Atomwaffen abschaffen

Vor 20 Jahren endete die Nachrüstungsdebatte mit dem INF-Vertrag

Zum 20. Jahrestag der Unterzeichnung des INF-Vertrages am 8. Dezember 2007 erklaert der Sprecher der Arbeitsgruppe Abruestung, Ruestungskontrolle und Nichtverbreitung der SPD-Bundestagsfraktion Rolf Muetzenich:

Am 8. Dezember 1987 unterzeichneten Michail Gorbatschow und Ronald Reagan den ersten echten Abruestungsvertrag der Supermaechte. Im INF-Vertrag (Intermediate-Range Nuclear Forces) verzichteten die USA und die Sowjetunion auf alle landgestuetzten Mittelstreckenraketen und Marschflugkoerper mit Reichweiten zwischen 500 und 5.500 Kilometern. Gleichzeitig verbietet der Vertrag Produktion und Tests dieser Waffengattung.

Damit endete ein fast zehn Jahre erbittert gefuehrter Streit um die "Nachruestung" mit einem ueberpruefbaren Abruestungsvertrag.

Bis 1991 wurden 2.694 sowjetische und amerikanische nukleare Traegersysteme zerstoert.

Der INF-Vertrag trug massgeblich zur Vertrauensbildung bei und schuf ein konstruktives Umfeld, in dem weitere Ruestungskontrollvertraege wie der Vertrag ueber konventionelle Streitkraefte in Europa (KSE) und die beiden START-Vertraege (START-I und START-II) zur Reduzierung und Begrenzung der strategischen Arsenale moeglich wurden.

Zwanzig Jahre spaeter bietet sich ein ganz anderes Bild. Abruestung und Ruestungskontrolle befinden sich heute in der Krise. Weder der angepasste KSE-Vertrag (AKSE), noch der atomare Teststoppvertrag (CTBT) sind in Kraft. Russland hat sogar den KSE-Vertrag auf Eis gelegt. 2005 scheiterte die Ueberpruefungskonferenz zum Atomwaffensperrvertrag. Auch die zunehmende Verbreitung von Raketensystemen gibt Anlass zu grosser Sorge.

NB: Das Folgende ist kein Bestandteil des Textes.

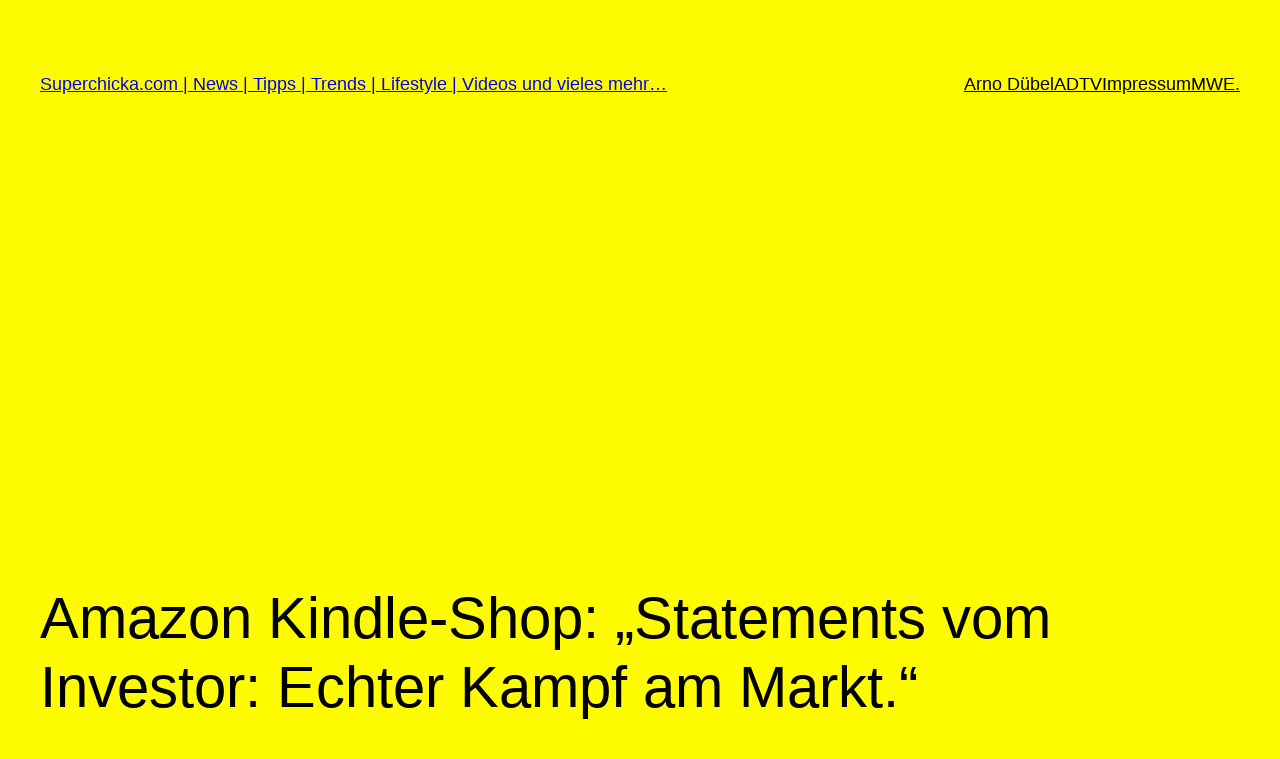

--- FILE ---
content_type: text/html; charset=utf-8
request_url: https://www.google.com/recaptcha/api2/aframe
body_size: 265
content:
<!DOCTYPE HTML><html><head><meta http-equiv="content-type" content="text/html; charset=UTF-8"></head><body><script nonce="s8jwVwKUp1JIfQvme3RYxw">/** Anti-fraud and anti-abuse applications only. See google.com/recaptcha */ try{var clients={'sodar':'https://pagead2.googlesyndication.com/pagead/sodar?'};window.addEventListener("message",function(a){try{if(a.source===window.parent){var b=JSON.parse(a.data);var c=clients[b['id']];if(c){var d=document.createElement('img');d.src=c+b['params']+'&rc='+(localStorage.getItem("rc::a")?sessionStorage.getItem("rc::b"):"");window.document.body.appendChild(d);sessionStorage.setItem("rc::e",parseInt(sessionStorage.getItem("rc::e")||0)+1);localStorage.setItem("rc::h",'1768666646649');}}}catch(b){}});window.parent.postMessage("_grecaptcha_ready", "*");}catch(b){}</script></body></html>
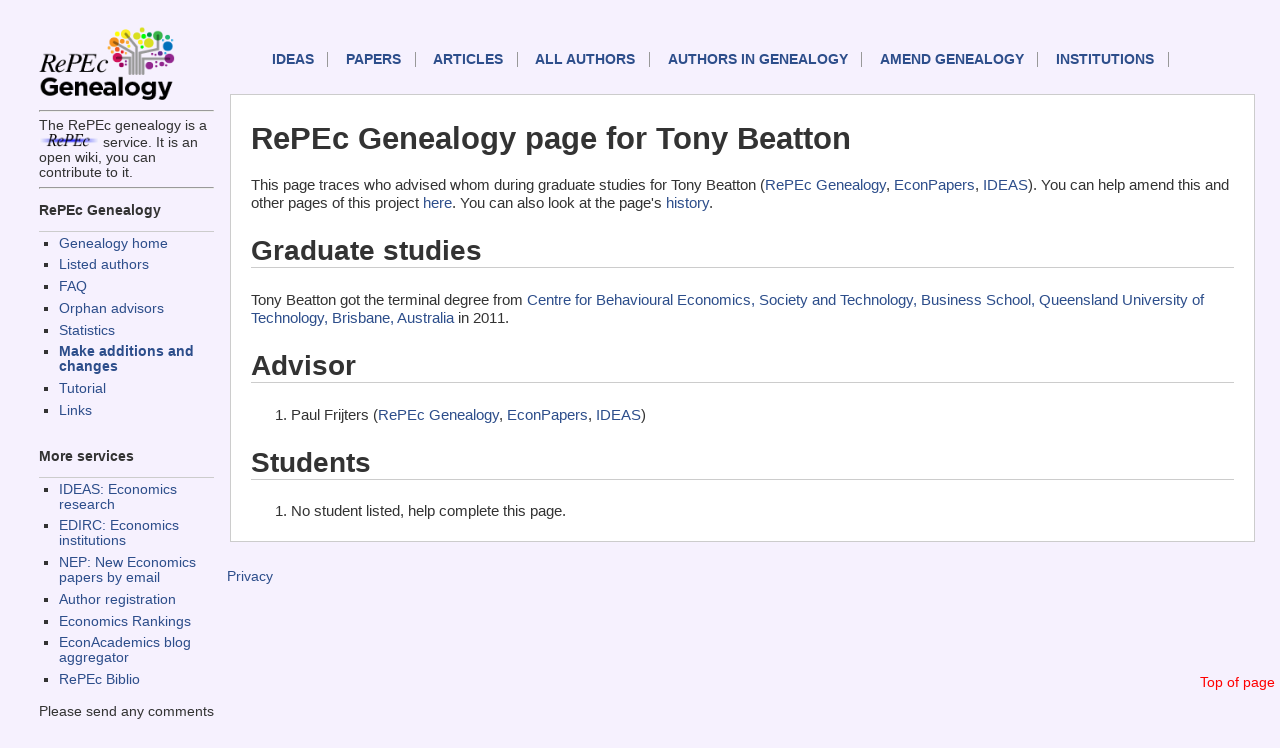

--- FILE ---
content_type: text/html; charset=UTF-8
request_url: https://genealogy.repec.org/pages/pbe484.html
body_size: 1438
content:
<!DOCTYPE HTML PUBLIC "-//W3C//DTD HTML 4.01 Transitional//EN" "http://www.w3.org/TR/html4/loose.dtd">
<HEAD><TITLE>RePEc Genealogy page for Tony  Beatton </TITLE>                             
<link rel="stylesheet" type="text/css" href="/css/normal.css" />          
</HEAD>              
<body>                                                                          
<!-- Google tag (gtag.js) -->
<script async src="https://www.googletagmanager.com/gtag/js?id=G-G63YGSJVZ7"></script>
<script>
  window.dataLayer = window.dataLayer || [];
  function gtag(){dataLayer.push(arguments);}
  gtag('js', new Date());

  gtag('config', 'G-G63YGSJVZ7');
</script>


<div id="sidebar">
<div id="sidelogos">
<A HREF="https://genealogy.repec.org/"><IMG WIDTH="145px" SRC="/genealogy.gif" BORDER=0 ALT="Genealogy home"></A>
<HR>The RePEc genealogy is a <A HREF="http://repec.org/"><IMG WIDTH="60px" SRC="/RePEc.gif" BORDER=0 ALT="RePEc"></A> service. It is an open wiki, you can contribute to it.

</div>
<div id="menu">
<HR>


<h3>RePEc Genealogy</h3>
<UL>
  <LI><a href="/">Genealogy home</a>
  <LI><a href="/list.html">Listed authors</a>
  <LI><a href="/faq.html">FAQ</a>
  <LI><a href="/orphans.html">Orphan advisors</a>
  <LI><a href="/stats.html">Statistics</A>
  <LI><B><a href="/cgi-bin/genchange.cgi">Make additions and changes</a></B>
  <li><a href="https://blog.repec.org/2017/06/28/repec-genealogy-tutorial/">Tutorial</a>
  <LI><a href="/links.html">Links</a>
</UL>


<h3>More services</h3>

<UL>
  <LI><a href="https://ideas.repec.org/">IDEAS: Economics research</A>
  <LI><a href="https://edirc.repec.org/">EDIRC: Economics institutions</A>
  <LI><a href="http://nep.repec.org/">NEP: New Economics papers by email</A>
  <LI><a href="https://authors.repec.org/">Author registration</A>
  <LI><a href="https://ideas.repec.org/top/">Economics Rankings</A>
  <li><a href="https://www.econacademics.org/">EconAcademics blog aggregator</A>
  <li><a href="https://biblio.repec.org/">RePEc Biblio</A>
</UL>
Please send any comments to <A
HREF="mailto:team@mail.authors.repec.org">this address</A>.
</div>
</div>
<div id="topnav">
<A NAME="top">
    <p id="mainnav"><a href="https://ideas.repec.org/">IDEAS</a>
        <a href="https://ideas.repec.org/i/p.html">Papers</a>
        <a href="https://ideas.repec.org/i/a.html">Articles</a>
        <a href="https://ideas.repec.org/i/e.html">All authors</a>
	<a href="/list.html">Authors in Genealogy</A>
        <a href="/cgi-bin/genchange.cgi">Amend genealogy</A>
        <a href="https://edirc.repec.org/">Institutions</a>
</p>
<div id="toplink">
<A HREF="#top">Top of page</A>
</div>
</div>
<div id="main">


<h1>RePEc Genealogy page for Tony  Beatton </H1>

This page traces who advised whom during graduate studies for Tony  Beatton  (<A HREF="http://genealogy.repec.org/pages/pbe484.html">RePEc Genealogy</A>, <A HREF="http://econpapers.repec.org/RAS/pbe484.htm">EconPapers</a>, <A HREF="http://ideas.repec.org/f/pbe484.html">IDEAS</A>). You can help amend this and other pages of this project <A HREF="http://genealogy.repec.org/cgi-bin/genchange.cgi?author=pbe484">here</A>. You can also look at the page's <A HREF="http://genealogy.repec.org/cgi-bin/genhistory.cgi?author=pbe484">history</A>.

<H2>Graduate studies</H2>Tony  Beatton  got the terminal degree from <A HREF="http://edirc.repec.org/data/qbqutau.html" target="new">Centre for Behavioural Economics, Society and Technology, Business School, Queensland University of Technology, Brisbane, Australia</A> in 2011.<H2>Advisor</H2><OL><LI>Paul  Frijters  (<A HREF="http://genealogy.repec.org/pages/pfr18.html">RePEc Genealogy</A>, <A HREF="http://econpapers.repec.org/RAS/pfr18.htm">EconPapers</a>, <A HREF="http://ideas.repec.org/e/pfr18.html">IDEAS</A>)</OL><H2>Students</H2><OL><LI>No student listed, help complete this page.</OL></div>
<div id="footer">

<P><A HREF="https://ideas.repec.org/privacy.html">Privacy</A> 
</div>

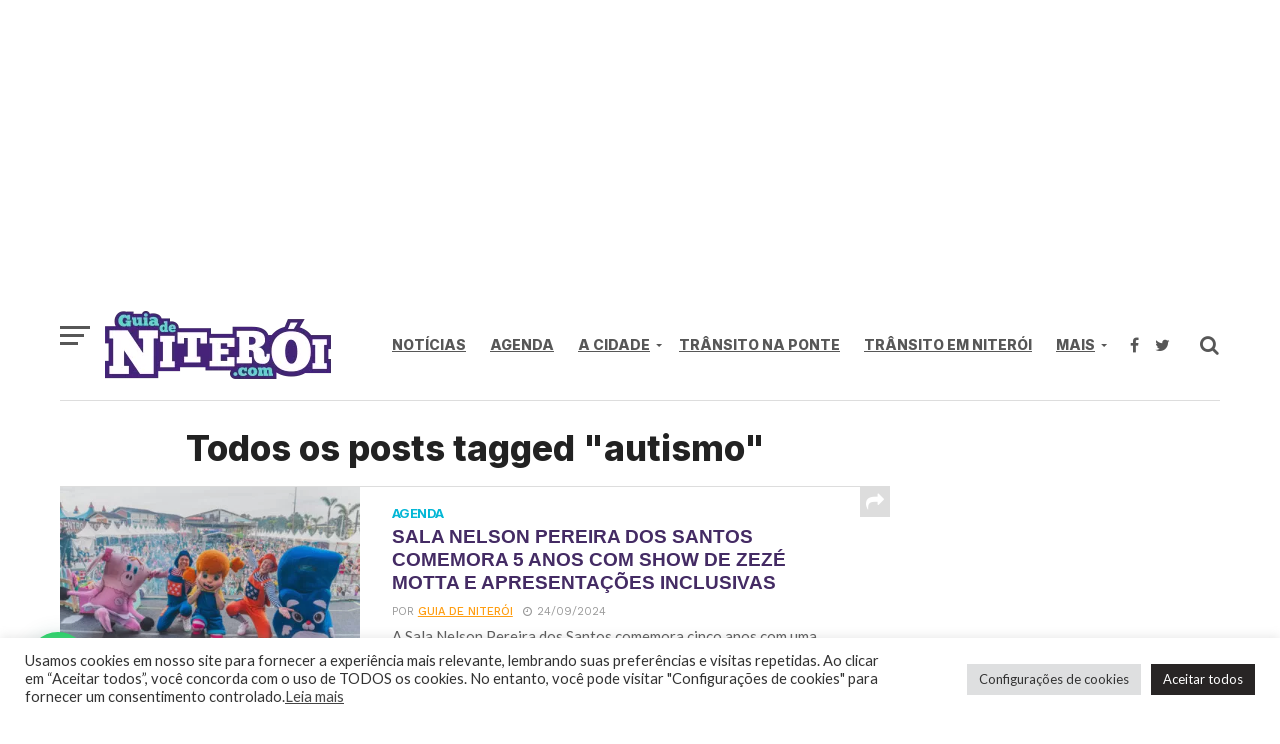

--- FILE ---
content_type: text/html; charset=utf-8
request_url: https://www.google.com/recaptcha/api2/aframe
body_size: 184
content:
<!DOCTYPE HTML><html><head><meta http-equiv="content-type" content="text/html; charset=UTF-8"></head><body><script nonce="72j7XncNu8pa7dN_VkXAYA">/** Anti-fraud and anti-abuse applications only. See google.com/recaptcha */ try{var clients={'sodar':'https://pagead2.googlesyndication.com/pagead/sodar?'};window.addEventListener("message",function(a){try{if(a.source===window.parent){var b=JSON.parse(a.data);var c=clients[b['id']];if(c){var d=document.createElement('img');d.src=c+b['params']+'&rc='+(localStorage.getItem("rc::a")?sessionStorage.getItem("rc::b"):"");window.document.body.appendChild(d);sessionStorage.setItem("rc::e",parseInt(sessionStorage.getItem("rc::e")||0)+1);localStorage.setItem("rc::h",'1768791584368');}}}catch(b){}});window.parent.postMessage("_grecaptcha_ready", "*");}catch(b){}</script></body></html>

Deshalb unterstuetzt die SPD-Bundestagsfraktion zusammen mit der Bundesregierung die Initiative Russlands und der USA vom 12./13. Oktober 2007 fuer eine weltweite Abschaffung aller landgestuetzten Kurz- und Mittelstreckenraketen im Rahmen der Vereinten Nationen. Eine Ausweitung des bisher nur zwischen den USA und Russland geltenden INF-Vertrags waere ein bedeutender Schritt zur Ueberwindung des Stillstands bei der Abruestung im nuklearen Traegerbereich.

Darueber hinaus muss die Ruestungskontrolle insgesamt aus der Sackgasse geholt und die ruestungskontrollpolitischen Errungenschaften bewahrt werden. Ziel der SPD-Bundestagsfraktion bleibt es, der nuklearen Abruestung neue Impulse zu geben, das atomare Nichtverbreitungsregime zu staerken und das KSE-Regime zu retten.